Opinion ID: 1831724
Heading Depth: 1
Heading Rank: 6

Heading: comparative negligence of an employer in a worker's suit against a third party tortfeasor

Text: Reed v. Shell Offshore Inc., 872 F.2d 680 (5th Cir.1989), recognized that Louisiana's courts of appeal had refused to apportion fault between a solidary obligor and a statutorily immune employer. Reed held that the trial court did not err in refusing to submit the employer's liability to the jury. See Snyder v. Taylor, 523 So.2d 1348 (La. App.2d Cir.1988), writ denied, 531 So.2d 267; Senez v. Grumman Flxible Corp., 518 So.2d 574 (La.App. 4th Cir.1987), writ denied, 521 So.2d 1151; and Chatelain v.
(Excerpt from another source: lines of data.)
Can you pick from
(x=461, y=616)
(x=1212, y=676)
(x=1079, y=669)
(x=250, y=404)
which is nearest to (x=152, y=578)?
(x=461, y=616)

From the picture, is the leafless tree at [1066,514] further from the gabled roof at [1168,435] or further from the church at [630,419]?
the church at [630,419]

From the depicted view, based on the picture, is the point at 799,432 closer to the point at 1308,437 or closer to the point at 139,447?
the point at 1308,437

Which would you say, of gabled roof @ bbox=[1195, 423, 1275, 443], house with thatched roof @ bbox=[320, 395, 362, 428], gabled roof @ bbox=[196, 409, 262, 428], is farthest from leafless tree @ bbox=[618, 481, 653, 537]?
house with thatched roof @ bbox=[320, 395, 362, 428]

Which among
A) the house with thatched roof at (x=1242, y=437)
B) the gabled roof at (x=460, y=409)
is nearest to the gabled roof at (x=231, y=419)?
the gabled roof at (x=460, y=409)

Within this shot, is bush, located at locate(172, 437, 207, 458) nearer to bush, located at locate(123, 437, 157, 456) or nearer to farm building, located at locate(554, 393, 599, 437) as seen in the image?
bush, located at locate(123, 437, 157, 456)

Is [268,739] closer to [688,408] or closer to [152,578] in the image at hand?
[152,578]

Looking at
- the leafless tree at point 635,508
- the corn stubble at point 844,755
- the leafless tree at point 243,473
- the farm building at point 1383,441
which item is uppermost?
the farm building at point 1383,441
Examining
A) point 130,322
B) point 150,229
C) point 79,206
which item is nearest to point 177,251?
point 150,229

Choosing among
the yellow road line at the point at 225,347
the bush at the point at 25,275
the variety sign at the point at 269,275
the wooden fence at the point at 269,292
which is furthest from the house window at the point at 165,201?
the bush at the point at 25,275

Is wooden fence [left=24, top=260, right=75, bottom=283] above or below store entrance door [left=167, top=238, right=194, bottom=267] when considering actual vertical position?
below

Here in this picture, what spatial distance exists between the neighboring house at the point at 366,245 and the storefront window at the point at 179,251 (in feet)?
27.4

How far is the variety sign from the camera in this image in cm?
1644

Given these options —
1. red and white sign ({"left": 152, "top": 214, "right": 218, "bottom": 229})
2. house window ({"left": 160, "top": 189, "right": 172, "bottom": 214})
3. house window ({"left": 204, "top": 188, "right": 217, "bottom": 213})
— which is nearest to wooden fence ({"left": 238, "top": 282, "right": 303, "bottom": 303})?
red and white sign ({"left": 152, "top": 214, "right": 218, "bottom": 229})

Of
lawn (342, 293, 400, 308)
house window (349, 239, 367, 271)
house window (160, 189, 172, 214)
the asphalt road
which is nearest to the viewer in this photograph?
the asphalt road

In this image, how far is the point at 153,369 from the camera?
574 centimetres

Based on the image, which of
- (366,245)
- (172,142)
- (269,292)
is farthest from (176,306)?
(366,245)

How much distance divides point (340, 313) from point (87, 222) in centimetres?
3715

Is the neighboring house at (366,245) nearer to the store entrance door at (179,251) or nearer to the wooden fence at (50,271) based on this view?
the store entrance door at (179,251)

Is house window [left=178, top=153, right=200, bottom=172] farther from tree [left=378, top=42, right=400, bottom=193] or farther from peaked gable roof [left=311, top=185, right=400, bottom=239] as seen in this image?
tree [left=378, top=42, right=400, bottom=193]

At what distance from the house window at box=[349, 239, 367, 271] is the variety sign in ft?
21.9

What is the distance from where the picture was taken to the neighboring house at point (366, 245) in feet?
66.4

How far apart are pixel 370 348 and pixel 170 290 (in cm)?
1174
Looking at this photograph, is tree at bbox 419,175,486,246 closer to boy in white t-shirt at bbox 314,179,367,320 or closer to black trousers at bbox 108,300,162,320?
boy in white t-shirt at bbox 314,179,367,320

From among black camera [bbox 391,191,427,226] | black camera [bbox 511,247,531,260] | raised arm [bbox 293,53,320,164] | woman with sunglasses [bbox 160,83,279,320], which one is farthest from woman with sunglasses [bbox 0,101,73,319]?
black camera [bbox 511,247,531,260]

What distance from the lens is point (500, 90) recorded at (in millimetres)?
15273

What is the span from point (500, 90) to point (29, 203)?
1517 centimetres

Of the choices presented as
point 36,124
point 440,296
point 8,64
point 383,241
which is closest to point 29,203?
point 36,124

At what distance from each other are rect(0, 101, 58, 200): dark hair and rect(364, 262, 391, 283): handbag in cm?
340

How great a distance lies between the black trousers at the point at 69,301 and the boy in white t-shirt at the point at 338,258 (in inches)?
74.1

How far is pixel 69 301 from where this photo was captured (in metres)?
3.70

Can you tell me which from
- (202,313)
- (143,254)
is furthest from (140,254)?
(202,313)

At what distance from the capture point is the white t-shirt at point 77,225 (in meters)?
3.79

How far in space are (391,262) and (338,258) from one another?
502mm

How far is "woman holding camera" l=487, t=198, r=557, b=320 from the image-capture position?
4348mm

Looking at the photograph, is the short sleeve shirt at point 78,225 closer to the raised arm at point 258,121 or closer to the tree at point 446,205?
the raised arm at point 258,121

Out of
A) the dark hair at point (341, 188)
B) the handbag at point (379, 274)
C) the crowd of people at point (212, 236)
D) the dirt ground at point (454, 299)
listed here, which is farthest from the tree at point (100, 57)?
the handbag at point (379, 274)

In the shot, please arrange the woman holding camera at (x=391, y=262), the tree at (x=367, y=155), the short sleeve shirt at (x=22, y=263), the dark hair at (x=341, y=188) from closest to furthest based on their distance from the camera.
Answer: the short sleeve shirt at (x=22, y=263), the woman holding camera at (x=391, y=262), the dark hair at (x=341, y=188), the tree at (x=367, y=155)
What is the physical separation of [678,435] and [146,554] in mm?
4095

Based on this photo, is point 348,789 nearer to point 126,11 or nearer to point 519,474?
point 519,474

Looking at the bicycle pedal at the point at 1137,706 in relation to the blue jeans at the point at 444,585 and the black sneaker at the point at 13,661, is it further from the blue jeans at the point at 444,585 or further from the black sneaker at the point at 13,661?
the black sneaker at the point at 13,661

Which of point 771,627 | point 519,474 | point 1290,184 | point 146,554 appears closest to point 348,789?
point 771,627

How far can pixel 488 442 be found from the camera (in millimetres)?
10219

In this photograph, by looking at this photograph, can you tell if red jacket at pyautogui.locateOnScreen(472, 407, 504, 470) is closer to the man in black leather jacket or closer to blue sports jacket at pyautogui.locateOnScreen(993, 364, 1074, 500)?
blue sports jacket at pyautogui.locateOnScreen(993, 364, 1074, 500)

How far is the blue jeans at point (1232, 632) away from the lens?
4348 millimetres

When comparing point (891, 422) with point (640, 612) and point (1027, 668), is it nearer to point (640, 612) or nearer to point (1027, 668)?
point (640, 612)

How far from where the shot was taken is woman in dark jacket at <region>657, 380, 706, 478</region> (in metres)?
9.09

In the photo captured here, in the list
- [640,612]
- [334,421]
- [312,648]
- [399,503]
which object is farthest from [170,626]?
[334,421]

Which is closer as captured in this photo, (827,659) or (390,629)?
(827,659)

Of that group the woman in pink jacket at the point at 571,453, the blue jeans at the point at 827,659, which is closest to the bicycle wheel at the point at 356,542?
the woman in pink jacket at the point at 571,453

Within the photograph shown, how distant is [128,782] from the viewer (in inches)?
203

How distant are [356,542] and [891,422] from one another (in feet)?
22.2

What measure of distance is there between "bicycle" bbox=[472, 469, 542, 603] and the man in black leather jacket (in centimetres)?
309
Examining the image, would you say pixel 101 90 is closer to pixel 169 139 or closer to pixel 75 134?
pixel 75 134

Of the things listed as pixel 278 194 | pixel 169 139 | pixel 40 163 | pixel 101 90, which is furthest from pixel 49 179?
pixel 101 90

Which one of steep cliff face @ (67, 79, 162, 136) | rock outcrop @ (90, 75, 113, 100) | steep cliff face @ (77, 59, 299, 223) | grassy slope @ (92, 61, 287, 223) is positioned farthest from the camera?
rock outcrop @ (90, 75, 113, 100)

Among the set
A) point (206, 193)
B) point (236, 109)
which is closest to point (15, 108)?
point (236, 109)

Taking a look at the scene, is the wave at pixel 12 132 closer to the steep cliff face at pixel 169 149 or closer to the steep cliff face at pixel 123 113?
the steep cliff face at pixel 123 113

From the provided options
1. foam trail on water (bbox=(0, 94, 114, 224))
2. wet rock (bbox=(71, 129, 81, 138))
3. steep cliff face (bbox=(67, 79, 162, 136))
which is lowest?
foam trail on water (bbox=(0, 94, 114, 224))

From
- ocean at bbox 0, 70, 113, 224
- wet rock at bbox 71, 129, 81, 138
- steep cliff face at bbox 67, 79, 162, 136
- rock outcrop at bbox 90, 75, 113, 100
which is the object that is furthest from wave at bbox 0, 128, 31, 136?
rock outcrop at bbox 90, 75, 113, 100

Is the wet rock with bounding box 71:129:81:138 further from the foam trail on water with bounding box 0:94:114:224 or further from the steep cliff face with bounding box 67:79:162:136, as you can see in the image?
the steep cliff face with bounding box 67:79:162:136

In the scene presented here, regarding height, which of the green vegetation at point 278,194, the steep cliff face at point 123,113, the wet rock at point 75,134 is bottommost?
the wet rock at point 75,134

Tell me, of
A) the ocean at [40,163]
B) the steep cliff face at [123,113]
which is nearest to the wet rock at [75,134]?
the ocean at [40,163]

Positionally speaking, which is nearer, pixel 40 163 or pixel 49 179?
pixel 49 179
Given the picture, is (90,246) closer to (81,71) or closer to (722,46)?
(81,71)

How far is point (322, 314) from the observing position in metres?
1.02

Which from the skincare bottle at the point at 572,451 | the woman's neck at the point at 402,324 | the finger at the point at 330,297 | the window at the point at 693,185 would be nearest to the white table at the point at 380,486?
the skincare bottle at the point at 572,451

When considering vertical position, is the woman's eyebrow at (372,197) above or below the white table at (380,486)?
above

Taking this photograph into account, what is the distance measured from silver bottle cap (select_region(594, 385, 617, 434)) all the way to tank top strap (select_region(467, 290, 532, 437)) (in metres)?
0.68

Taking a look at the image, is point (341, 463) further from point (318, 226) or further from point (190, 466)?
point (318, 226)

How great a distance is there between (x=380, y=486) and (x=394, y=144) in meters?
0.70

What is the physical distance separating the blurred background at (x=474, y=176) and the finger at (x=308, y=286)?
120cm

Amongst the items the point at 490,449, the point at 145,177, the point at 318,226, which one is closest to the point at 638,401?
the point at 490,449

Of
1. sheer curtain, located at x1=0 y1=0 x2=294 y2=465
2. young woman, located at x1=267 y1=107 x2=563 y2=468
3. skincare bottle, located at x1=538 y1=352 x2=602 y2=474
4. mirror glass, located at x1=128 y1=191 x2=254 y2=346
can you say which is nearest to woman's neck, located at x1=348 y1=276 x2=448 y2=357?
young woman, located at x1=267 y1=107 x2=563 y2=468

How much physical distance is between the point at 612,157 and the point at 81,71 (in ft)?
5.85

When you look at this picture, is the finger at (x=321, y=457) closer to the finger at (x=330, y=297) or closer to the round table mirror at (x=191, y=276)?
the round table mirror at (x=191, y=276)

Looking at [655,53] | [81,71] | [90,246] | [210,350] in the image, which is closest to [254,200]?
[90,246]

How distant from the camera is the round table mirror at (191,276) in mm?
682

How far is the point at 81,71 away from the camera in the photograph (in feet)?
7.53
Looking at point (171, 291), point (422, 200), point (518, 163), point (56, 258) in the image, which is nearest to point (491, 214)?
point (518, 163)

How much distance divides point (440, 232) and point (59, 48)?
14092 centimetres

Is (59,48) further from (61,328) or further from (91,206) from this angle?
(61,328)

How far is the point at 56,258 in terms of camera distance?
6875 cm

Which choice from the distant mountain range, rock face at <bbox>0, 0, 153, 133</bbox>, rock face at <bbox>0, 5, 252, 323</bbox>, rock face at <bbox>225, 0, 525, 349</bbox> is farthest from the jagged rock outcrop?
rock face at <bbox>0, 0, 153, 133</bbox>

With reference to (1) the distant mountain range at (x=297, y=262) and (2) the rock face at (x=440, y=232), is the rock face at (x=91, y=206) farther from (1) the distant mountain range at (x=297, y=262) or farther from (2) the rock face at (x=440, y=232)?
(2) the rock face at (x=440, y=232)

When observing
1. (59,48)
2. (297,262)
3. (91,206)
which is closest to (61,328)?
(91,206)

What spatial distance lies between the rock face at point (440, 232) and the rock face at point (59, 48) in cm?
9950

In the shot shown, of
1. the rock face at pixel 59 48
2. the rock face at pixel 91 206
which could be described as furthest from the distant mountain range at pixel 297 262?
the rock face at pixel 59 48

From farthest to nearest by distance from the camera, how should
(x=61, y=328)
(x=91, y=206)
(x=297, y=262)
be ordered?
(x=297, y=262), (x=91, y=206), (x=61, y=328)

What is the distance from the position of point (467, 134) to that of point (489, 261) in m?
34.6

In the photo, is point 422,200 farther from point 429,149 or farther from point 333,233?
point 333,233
Project Square 221, 505 So.2d 177 (La.App. 4th Cir.1987), writ denied, 508 So.2d 71. Reed followed these Louisiana cases, which are contrary to Nance. Also see Davis v. Commercial Union Ins. Co., 892 F.2d 378 (5th Cir.1990); Myers v. Pennzoil Co., 889 F.2d 1457 (5th Cir.1989); and Franklin v. Oilfield Heavy Haulers, 478 So.2d 549 (La. App.3d Cir.1985), writ denied, 481 So.2d 1330 (La.1986). The trial court had persuasive authority for not presenting the question of Steel Tank's negligence to the jury. Act 534 of 1983 was effective August 30, 1983, shortly after this accident. It amended LSA-C.C.P. art. 1812(C)(2) relative to jury interrogatories to allow a jury to decide: If appropriate, whether another person, whether party or not, other than the person suffering injury, death, or loss, was at fault,.... Although the effective date of Act 534 of 1983 was after this accident, the statute is procedural. Lemire, supra . Despite the statute's use of permissive may language, a trial judge is required, absent waiver by all parties, to give the statutory interrogatories. Lemire, supra . Implicit in Lemire is a finding that the requested interrogatory was appropriate because there was evidence of fault on the part of the Sewerage and Water Board, not a party defendant in the jury trial. Here, on the contrary, the interrogatory was not appropriate because there was no evidence to support a finding of negligence by Steel Tank. Moreover, Act 534 of 1983 does not specify that a jury must determine the fault of employers. Since the compensation principle supercedes the question of fault by giving employers tort immunity, employers appear to be excluded from the Act. See Guidry v. Frank J. Guidry Oil Co., Inc., docket nos. 91-C-0078 and 91-C-0111, ___ So.2d ___ (La.1991). To require interrogatories on employers' fault without express legislative direction would be an unjustified judicial innovation.